Olivier, it seems, asked her for a week’s rehearsal in June. “You learn fast,” he said, and the duet with Lucien was created then. At the new year, Hannah emailed me from New York (where she had gone to dance a few performances with the Wideman/Davis Dance Company) about rejoining Whim W’Him for the last  few weeks of rehearsal before the premiere of 3Seasons and then returning immediately to Portugal.
She said she was scared because of new work coming up right away in Lisbon, and delighted with her experience back in Seattle: “I was pretty nervous to come back again to rehearsals here. I’m very inspired by this group of people, so I felt like I had a lot to prove to myself and the company. Coming back has been so much fun, because everything else in my life has changed, so I can experience the choreography differently than before.”

I asked Hannah what it was like working with pointe shoes in 3Seasons. She replied,

“It’s been many years since I’ve had pointe shoes on consistently for performances. So, there is a particular challenge to feel like I am not compromising my ‘grounded’ or ‘modern’ understanding of movement while wearing them. On the other hand, it’s very liberating to be doing floor work with them because there are so many more possibilities.”

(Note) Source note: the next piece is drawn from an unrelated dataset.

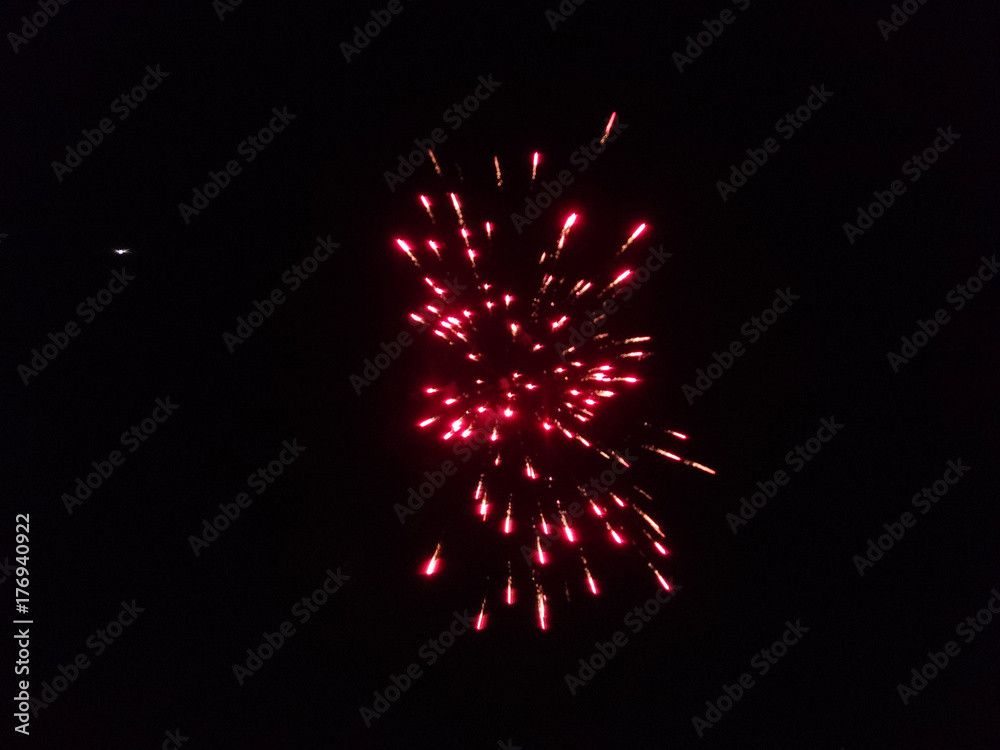 Di xaniyê hilberîna fisekên hewayî de teqîn: 10 mirî û 20 birîndar hene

On working with Olivier she, like most of the other dancers, mentions his precision, and adds, “I’m so thankful for that—the clarity of what he wants—and he is still open to spontaneity and serendipity for there to be a natural evolution.” She teases him some about his exactness: “Oh, I wasn’t paying attention to my pinky. Thank you!” But she also responds to how, in the details of what he wants and doesn’t, there is so much “room for me to be me.”

Hannah points out that there is an enormous amount of respect and playfulness in this company. “I look forward to rehearsals,” she says. “That’s a huge difference from some of my other experiences. After giving so many sacrifices to dance, to go into rehearsals and simply enjoy dancing is pretty amazing.”